→ **Exercise goal**
Beginning with the line that holds "Мужские повседневные брюки" and finishing with the line that holds "DUDINI Leisure Style", repeat the listing exactly, leaving every picture out.
*** Data section ***
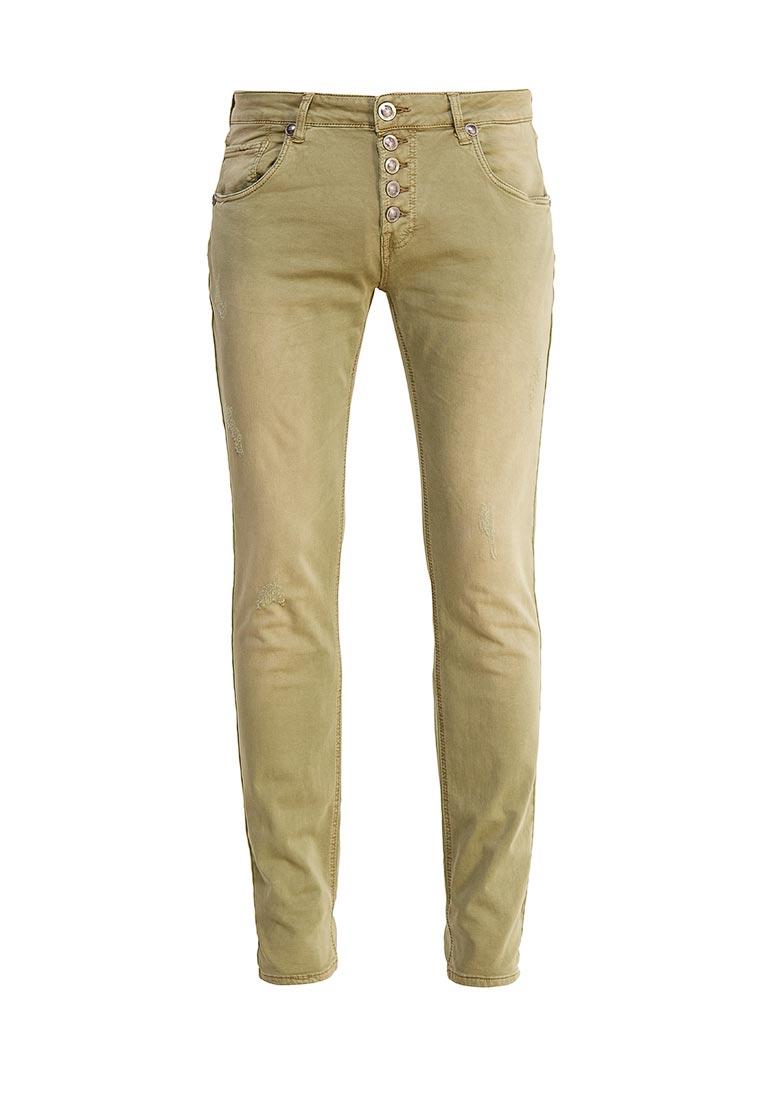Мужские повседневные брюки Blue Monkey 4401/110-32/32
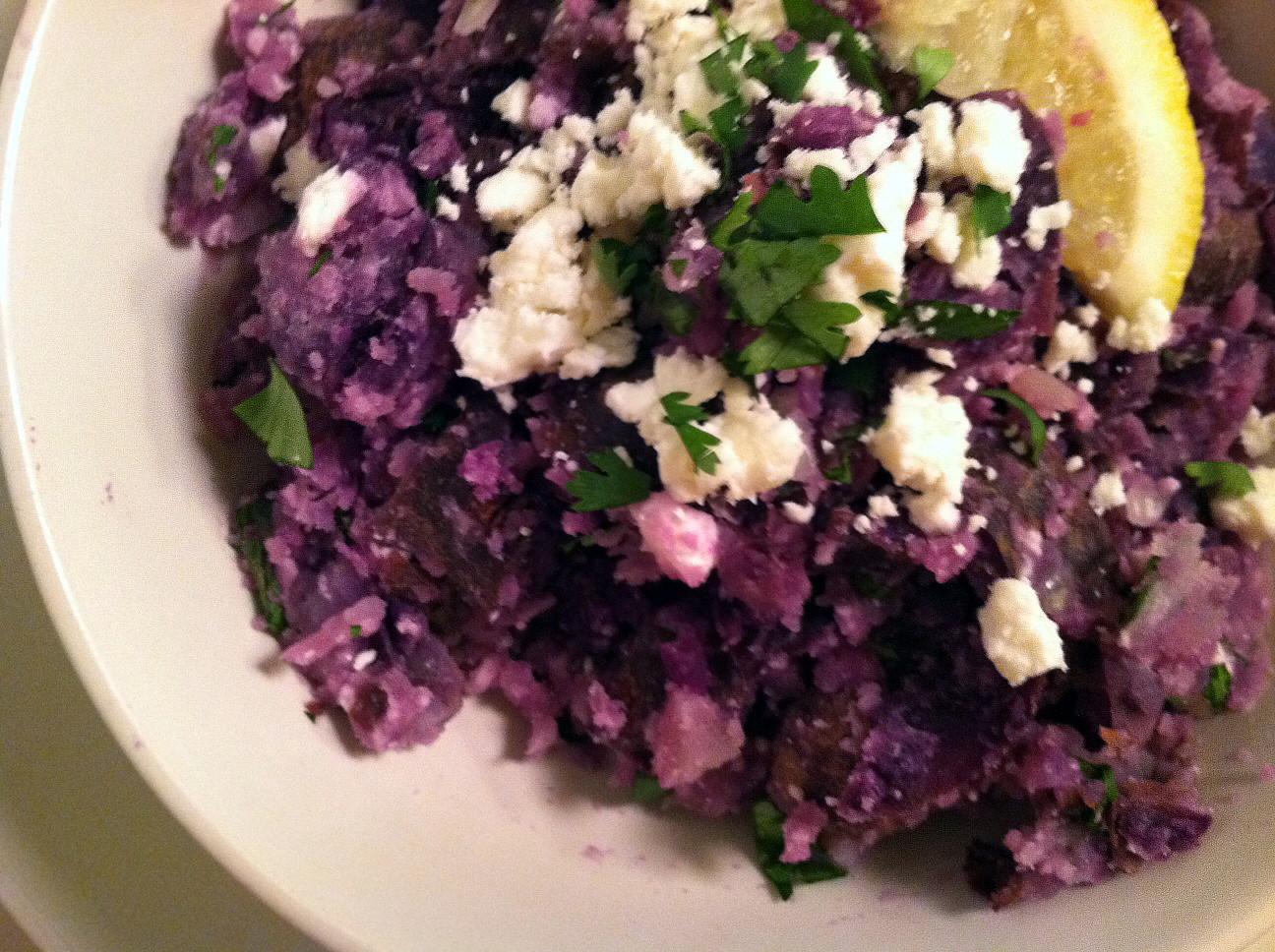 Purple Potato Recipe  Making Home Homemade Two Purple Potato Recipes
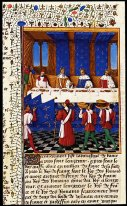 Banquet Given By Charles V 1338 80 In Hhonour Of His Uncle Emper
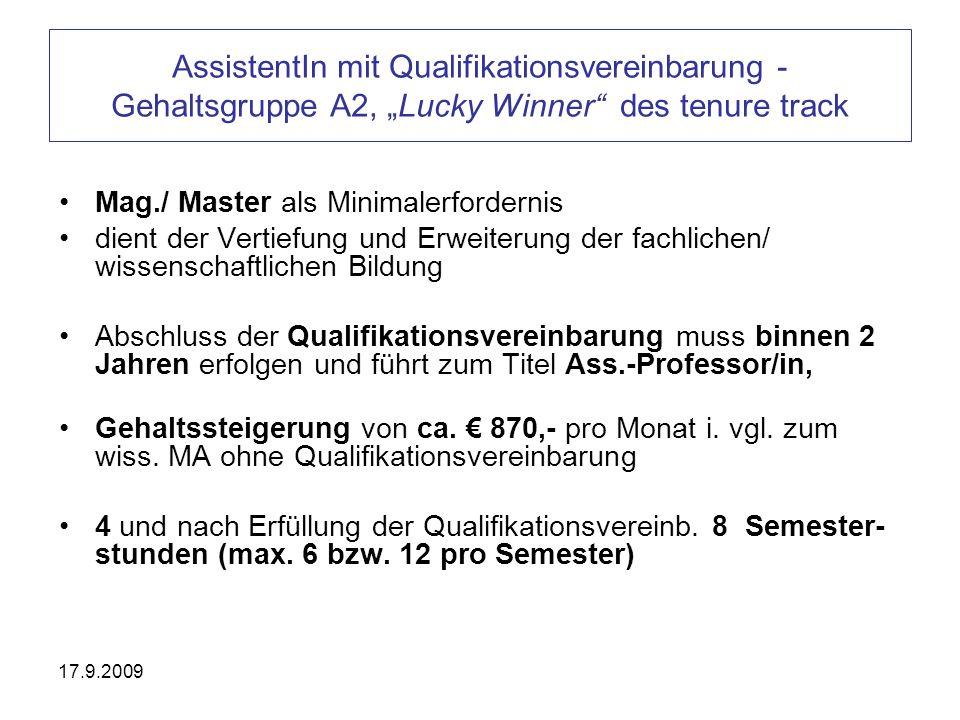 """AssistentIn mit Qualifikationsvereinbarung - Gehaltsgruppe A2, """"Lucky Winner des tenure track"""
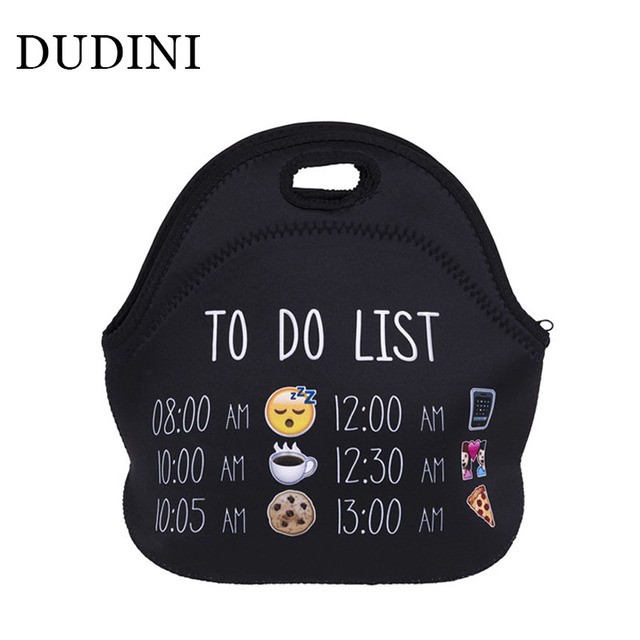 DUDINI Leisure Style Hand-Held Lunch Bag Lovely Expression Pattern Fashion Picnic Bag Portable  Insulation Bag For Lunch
***
*** Data section ***
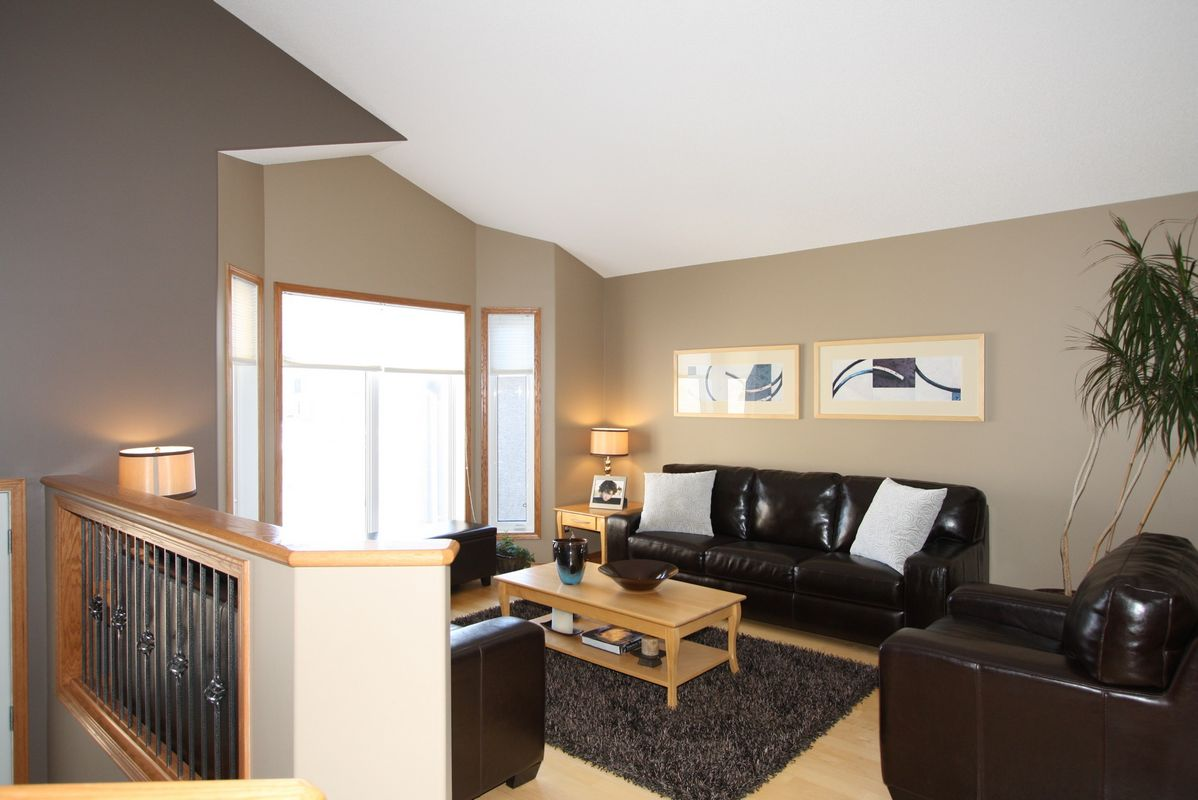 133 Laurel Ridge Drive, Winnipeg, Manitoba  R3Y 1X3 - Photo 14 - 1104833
***
*** Data section ***
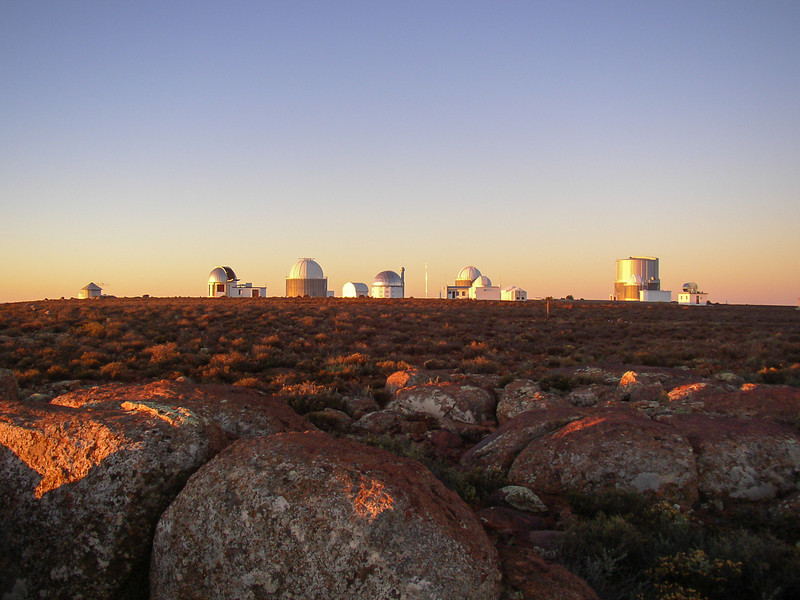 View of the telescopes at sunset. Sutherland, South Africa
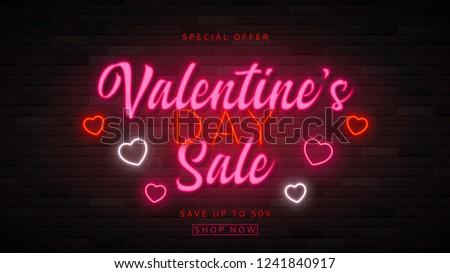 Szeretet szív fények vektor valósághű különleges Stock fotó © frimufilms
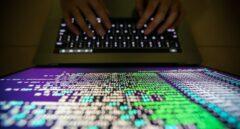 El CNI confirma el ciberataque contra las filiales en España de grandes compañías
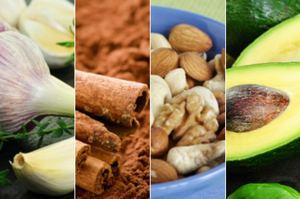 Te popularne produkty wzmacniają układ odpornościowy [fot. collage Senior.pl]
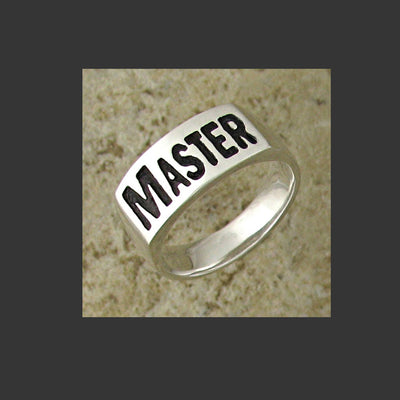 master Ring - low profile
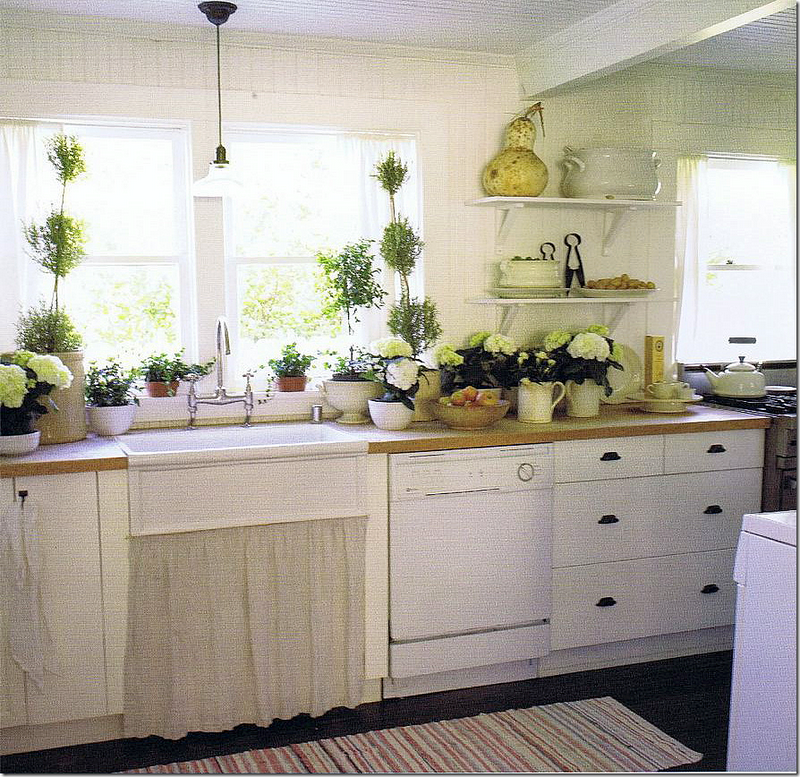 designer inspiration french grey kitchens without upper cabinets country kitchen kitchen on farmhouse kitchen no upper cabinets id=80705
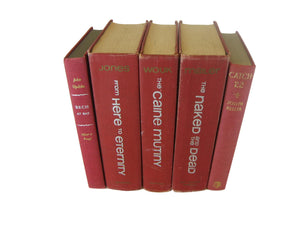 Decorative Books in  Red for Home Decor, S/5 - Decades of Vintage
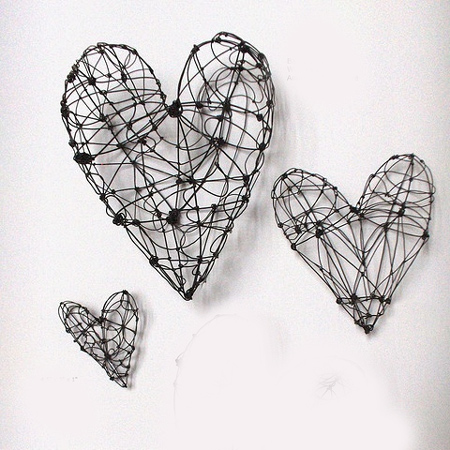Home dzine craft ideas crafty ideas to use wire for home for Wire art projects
***
→ **Completed exercise**
Мужские повседневные брюки Blue Monkey 4401/110-32/32
 Purple Potato Recipe  Making Home Homemade Two Purple Potato Recipes
 Banquet Given By Charles V 1338 80 In Hhonour Of His Uncle Emper
 """AssistentIn mit Qualifikationsvereinbarung - Gehaltsgruppe A2, """"Lucky Winner des tenure track"""
 DUDINI Leisure Style Hand-Held Lunch Bag Lovely Expression Pattern Fashion Picnic Bag Portable  Insulation Bag For Lunch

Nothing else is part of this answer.